> **Activity**
Give again, word for word, every line in the entries below from the line with "[camera-trap image, curated labels]" up to and including the line with "category: magpie", and no other line.
---
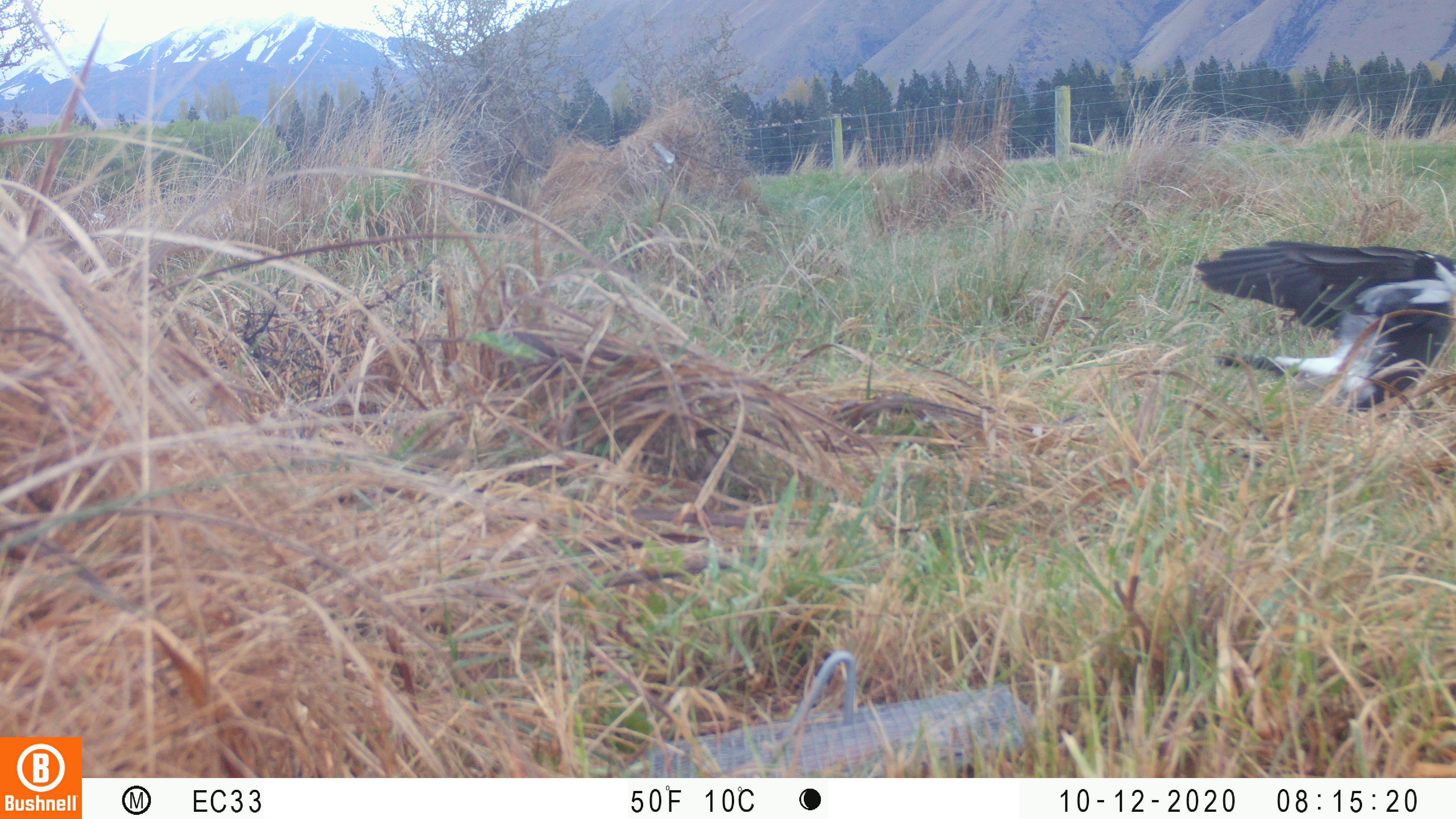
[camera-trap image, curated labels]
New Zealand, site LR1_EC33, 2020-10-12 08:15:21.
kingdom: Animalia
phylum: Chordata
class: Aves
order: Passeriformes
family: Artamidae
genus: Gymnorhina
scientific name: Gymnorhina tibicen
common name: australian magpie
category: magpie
---
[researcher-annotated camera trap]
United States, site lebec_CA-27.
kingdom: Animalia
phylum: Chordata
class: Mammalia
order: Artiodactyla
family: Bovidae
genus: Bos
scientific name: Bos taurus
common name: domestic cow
---
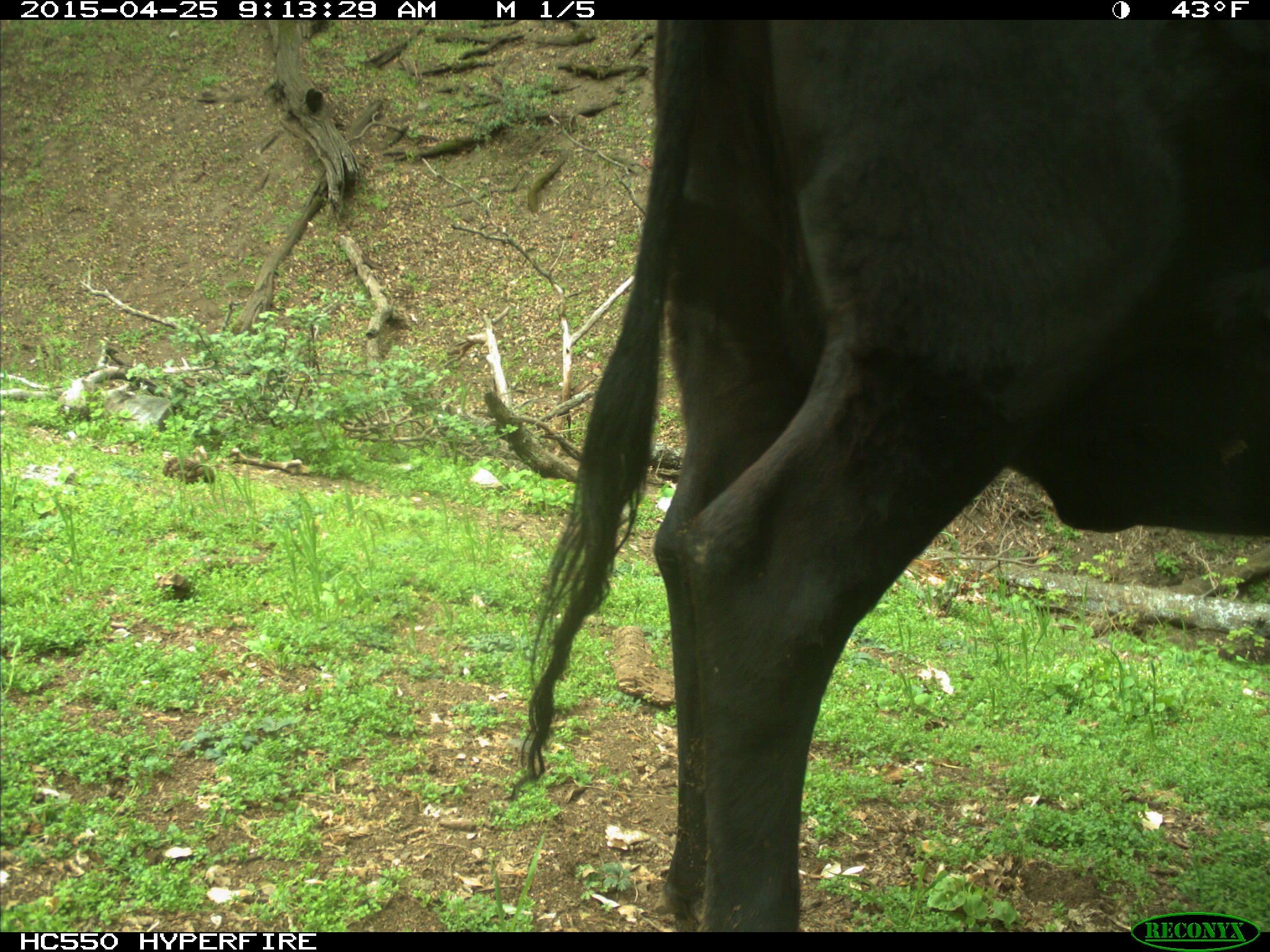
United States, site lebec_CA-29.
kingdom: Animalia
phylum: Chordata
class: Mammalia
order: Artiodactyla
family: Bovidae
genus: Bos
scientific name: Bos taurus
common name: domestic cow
---
> **Response area**
[camera-trap image, curated labels]
New Zealand, site LR1_EC33, 2020-10-12 08:15:21.
kingdom: Animalia
phylum: Chordata
class: Aves
order: Passeriformes
family: Artamidae
genus: Gymnorhina
scientific name: Gymnorhina tibicen
common name: australian magpie
category: magpie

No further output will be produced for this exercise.